▸ WORK TO COMPLETE
• a. From the book review, please reproduce the passage between "December 24, 2004" and "in the field.", inclusive.
• b. Answer these questions using the book review, one answer per line with matching labels:
(i) What university is the reviewer affiliated with?
(ii) What is the full title of Kumashiro's book?
(iii) In what country did Kumashiro have his first teaching experience, and in what role?
• c. Condense the paragraph of the book review that opens "This willingness to be vulnerable" into a shorter version that keeps its main points.

Reviewed by Regina Trudy Praetorius
Louisiana State University

December 24, 2004

Anti-oppressive education is “against common sense.” This is the premise for Kevin Kumashiro’s book, Against Common Sense: Teaching and Learning Toward Social Justice which concerns itself primarily with how to teach teachers to be anti-oppressive educators. Additionally, the book gives pertinent examples and illustrations that are useful for teachers practicing in the field.

At first glance, this statement that anti-oppressive education, or teaching toward social justice, is against common sense may itself seem “against common sense.” However, Kumashiro gives a thorough treatment supporting this premise. He begins by eloquently sharing a very intimate account of his first teaching experience as a Peace Corps volunteer in Nepal. Not only is this an intimate account, but one that leaves him rather vulnerable to the reader. His vulnerability comes from his description of his many faux pas during his tenure in Nepal as a result of his American worldview or lens which he used to view the educational system in Nepal. Being an idealistic new teacher, he approached education in Nepal with American ideas and strove for innovation. He met with resistance and he does an estimable job of explaining the disconnect between his American understanding of education and the Nepali culture of education.

This willingness to be vulnerable and expose his experiences using, unknowingly, oppressive techniques in the classroom is part of what entreats the reader to continue past the introduction. This is partly because his disclosures of his own errors as a teacher immediately comfort the reader. It is a clear message that the book will not be a chance for Kumashiro to lecture and preach on his own prowess in the subject of anti-oppressive education. In fact, Kumashiro approaches the subject very humbly and throughout the book, reflects on ways he can improve in his own teaching.

▸ EXTRACTED RECORDS
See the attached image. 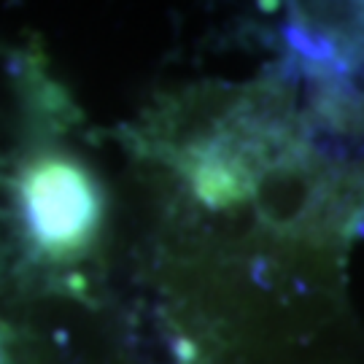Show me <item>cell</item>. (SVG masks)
Returning <instances> with one entry per match:
<instances>
[{"label": "cell", "mask_w": 364, "mask_h": 364, "mask_svg": "<svg viewBox=\"0 0 364 364\" xmlns=\"http://www.w3.org/2000/svg\"><path fill=\"white\" fill-rule=\"evenodd\" d=\"M0 364H6V351H3V340H0Z\"/></svg>", "instance_id": "cell-2"}, {"label": "cell", "mask_w": 364, "mask_h": 364, "mask_svg": "<svg viewBox=\"0 0 364 364\" xmlns=\"http://www.w3.org/2000/svg\"><path fill=\"white\" fill-rule=\"evenodd\" d=\"M22 224L33 246L52 259L78 257L103 219L100 189L81 162L43 154L22 168Z\"/></svg>", "instance_id": "cell-1"}]
</instances>
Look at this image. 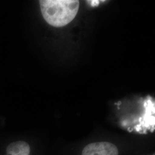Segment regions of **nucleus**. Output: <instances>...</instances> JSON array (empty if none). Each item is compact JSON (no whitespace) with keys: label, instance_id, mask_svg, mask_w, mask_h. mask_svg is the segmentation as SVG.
Masks as SVG:
<instances>
[{"label":"nucleus","instance_id":"7ed1b4c3","mask_svg":"<svg viewBox=\"0 0 155 155\" xmlns=\"http://www.w3.org/2000/svg\"><path fill=\"white\" fill-rule=\"evenodd\" d=\"M7 155H29L30 147L23 141H17L9 144L6 148Z\"/></svg>","mask_w":155,"mask_h":155},{"label":"nucleus","instance_id":"f257e3e1","mask_svg":"<svg viewBox=\"0 0 155 155\" xmlns=\"http://www.w3.org/2000/svg\"><path fill=\"white\" fill-rule=\"evenodd\" d=\"M39 2L45 20L55 27H62L71 22L79 7L77 0H41Z\"/></svg>","mask_w":155,"mask_h":155},{"label":"nucleus","instance_id":"f03ea898","mask_svg":"<svg viewBox=\"0 0 155 155\" xmlns=\"http://www.w3.org/2000/svg\"><path fill=\"white\" fill-rule=\"evenodd\" d=\"M118 150L114 144L109 142H98L86 145L82 155H118Z\"/></svg>","mask_w":155,"mask_h":155}]
</instances>
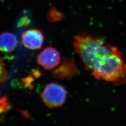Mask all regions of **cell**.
Masks as SVG:
<instances>
[{"label": "cell", "mask_w": 126, "mask_h": 126, "mask_svg": "<svg viewBox=\"0 0 126 126\" xmlns=\"http://www.w3.org/2000/svg\"><path fill=\"white\" fill-rule=\"evenodd\" d=\"M9 73L5 68L4 63L2 61V58L0 59V86H2L8 79Z\"/></svg>", "instance_id": "9"}, {"label": "cell", "mask_w": 126, "mask_h": 126, "mask_svg": "<svg viewBox=\"0 0 126 126\" xmlns=\"http://www.w3.org/2000/svg\"><path fill=\"white\" fill-rule=\"evenodd\" d=\"M11 108V106L7 100V96H5L0 99V111L1 113H6Z\"/></svg>", "instance_id": "10"}, {"label": "cell", "mask_w": 126, "mask_h": 126, "mask_svg": "<svg viewBox=\"0 0 126 126\" xmlns=\"http://www.w3.org/2000/svg\"><path fill=\"white\" fill-rule=\"evenodd\" d=\"M17 38L12 33L3 32L0 36V49L3 53H11L15 50L17 45Z\"/></svg>", "instance_id": "6"}, {"label": "cell", "mask_w": 126, "mask_h": 126, "mask_svg": "<svg viewBox=\"0 0 126 126\" xmlns=\"http://www.w3.org/2000/svg\"><path fill=\"white\" fill-rule=\"evenodd\" d=\"M30 11L25 9L23 11V14L19 18L16 24L17 28L26 27L29 26L32 23V19L30 16Z\"/></svg>", "instance_id": "8"}, {"label": "cell", "mask_w": 126, "mask_h": 126, "mask_svg": "<svg viewBox=\"0 0 126 126\" xmlns=\"http://www.w3.org/2000/svg\"><path fill=\"white\" fill-rule=\"evenodd\" d=\"M61 57L59 51L52 47H48L37 57V62L45 70H52L60 63Z\"/></svg>", "instance_id": "3"}, {"label": "cell", "mask_w": 126, "mask_h": 126, "mask_svg": "<svg viewBox=\"0 0 126 126\" xmlns=\"http://www.w3.org/2000/svg\"><path fill=\"white\" fill-rule=\"evenodd\" d=\"M65 18L63 14L59 11L55 6L51 7L47 15V20L52 23L62 21Z\"/></svg>", "instance_id": "7"}, {"label": "cell", "mask_w": 126, "mask_h": 126, "mask_svg": "<svg viewBox=\"0 0 126 126\" xmlns=\"http://www.w3.org/2000/svg\"><path fill=\"white\" fill-rule=\"evenodd\" d=\"M41 97L44 103L52 109L63 105L67 97V92L62 86L52 83L45 86Z\"/></svg>", "instance_id": "2"}, {"label": "cell", "mask_w": 126, "mask_h": 126, "mask_svg": "<svg viewBox=\"0 0 126 126\" xmlns=\"http://www.w3.org/2000/svg\"><path fill=\"white\" fill-rule=\"evenodd\" d=\"M73 44L85 69L95 79L116 86L126 83V63L123 53L116 47L84 33L75 37Z\"/></svg>", "instance_id": "1"}, {"label": "cell", "mask_w": 126, "mask_h": 126, "mask_svg": "<svg viewBox=\"0 0 126 126\" xmlns=\"http://www.w3.org/2000/svg\"><path fill=\"white\" fill-rule=\"evenodd\" d=\"M78 72L74 59L64 58L59 67L53 71L52 75L57 79H70L76 76Z\"/></svg>", "instance_id": "4"}, {"label": "cell", "mask_w": 126, "mask_h": 126, "mask_svg": "<svg viewBox=\"0 0 126 126\" xmlns=\"http://www.w3.org/2000/svg\"><path fill=\"white\" fill-rule=\"evenodd\" d=\"M42 33L36 29H30L22 34V42L26 48L30 50L40 49L44 43Z\"/></svg>", "instance_id": "5"}]
</instances>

▸ SOLVED PROBLEMS
• a.
December 24, 2004

Anti-oppressive education is “against common sense.” This is the premise for Kevin Kumashiro’s book, Against Common Sense: Teaching and Learning Toward Social Justice which concerns itself primarily with how to teach teachers to be anti-oppressive educators. Additionally, the book gives pertinent examples and illustrations that are useful for teachers practicing in the field.

• b.
(i) Louisiana State University
(ii) Against Common Sense: Teaching and Learning Toward Social Justice
(iii) Nepal, as a Peace Corps volunteer

• c. Kumashiro's willingness to expose his own unknowing use of oppressive techniques in the classroom draws the reader past the introduction. His admissions of error are reassuring, signaling that the book won't be a lecture on his own expertise in anti-oppressive education. Instead, he treats the subject humbly and reflects throughout on how he can improve his own teaching.